From Handcycles to Mentoring

Jun 20, 2014

Scott Porter ’80 and Laura Ruth Johnson ’92 are the winners of this year’s Joseph F. Wall ’41 Sesquicentennial Service Awards.

Porter, who lives in Orlando, Fla., will use his award to expand adaptive sports clinics and an equipment-lending program there. He has been running both programs for two years, the former through Achilles Central Florida and the latter through the Greater Orlando Spinal Cord Injury Network.

“I understand the real-world experiences that can generate the feeling that the outside world is inaccessible,” Porter says. As a wheelchair athlete who has competed in 22 marathons, he understands that adaptive sports can improve quality of life for people with disabilities. The five handcycles that Porter plans to purchase will be used for both the adaptive sports clinics and the equipment-lending program. Without these programs, potential riders would have nowhere to go to try the equipment.

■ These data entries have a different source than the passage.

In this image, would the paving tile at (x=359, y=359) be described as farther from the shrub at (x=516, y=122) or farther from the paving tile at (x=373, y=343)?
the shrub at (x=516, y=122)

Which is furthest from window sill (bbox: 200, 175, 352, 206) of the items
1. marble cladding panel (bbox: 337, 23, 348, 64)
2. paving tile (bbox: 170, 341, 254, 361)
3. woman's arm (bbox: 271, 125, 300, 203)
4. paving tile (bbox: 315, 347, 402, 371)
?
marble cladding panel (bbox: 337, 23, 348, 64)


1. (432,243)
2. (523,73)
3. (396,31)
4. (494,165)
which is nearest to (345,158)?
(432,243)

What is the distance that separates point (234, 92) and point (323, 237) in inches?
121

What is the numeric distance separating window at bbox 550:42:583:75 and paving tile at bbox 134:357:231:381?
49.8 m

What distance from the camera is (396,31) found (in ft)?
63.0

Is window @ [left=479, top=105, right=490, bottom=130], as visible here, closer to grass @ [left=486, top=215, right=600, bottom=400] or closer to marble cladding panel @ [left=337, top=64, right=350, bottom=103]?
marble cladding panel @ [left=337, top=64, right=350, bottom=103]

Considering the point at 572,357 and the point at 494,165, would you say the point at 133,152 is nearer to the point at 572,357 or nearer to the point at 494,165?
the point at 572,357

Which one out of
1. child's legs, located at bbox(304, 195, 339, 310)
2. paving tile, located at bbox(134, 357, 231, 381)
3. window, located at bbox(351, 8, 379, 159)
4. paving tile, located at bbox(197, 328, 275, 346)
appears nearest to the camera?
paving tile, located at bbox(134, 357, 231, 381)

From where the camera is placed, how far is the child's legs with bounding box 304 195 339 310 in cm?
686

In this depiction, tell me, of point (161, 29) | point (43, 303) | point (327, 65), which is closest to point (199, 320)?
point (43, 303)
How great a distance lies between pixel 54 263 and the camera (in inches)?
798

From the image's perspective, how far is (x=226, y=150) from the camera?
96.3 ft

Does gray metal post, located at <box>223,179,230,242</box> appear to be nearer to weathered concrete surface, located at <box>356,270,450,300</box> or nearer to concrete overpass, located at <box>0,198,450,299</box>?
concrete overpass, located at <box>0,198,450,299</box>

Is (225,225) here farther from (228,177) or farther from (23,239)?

The second winner, Johnson, proposed Proyecto Atabey, to mentor and support young Latina and African-American mothers through an intergenerational program in Chicago. The effort will be based at an alternative high school that serves the largely Puerto Rican community of Humboldt Park. Adolescent parents who are enrolled in this school and attend the Family Learning Center, a specialized initiative for parents, will be targeted for the mentorship program. The project will recruit graduates from the program, and other mothers in the community who were teen parents, to provide presentations to current learning-center participants. In addition to these regular sessions, some current students will be paired with a mentor who can provide them with more individualized support.

The Wall Service Awards were established during the College’s 1996 sesquicentennial celebration to honor Grinnell’s commitment to social responsibility and public service. They are named in honor of Wall, who was a professor of history at Grinnell who inspired an ideal of social responsibility in his Grinnell students. The College typically gives awards of $25,000 each to two graduates to carry out a service project that is of tangible benefit to others. Projects may be original or supplement existing projects or programs; they may be local, regional, national, or international in scope; and may be carried out domestically or internationally.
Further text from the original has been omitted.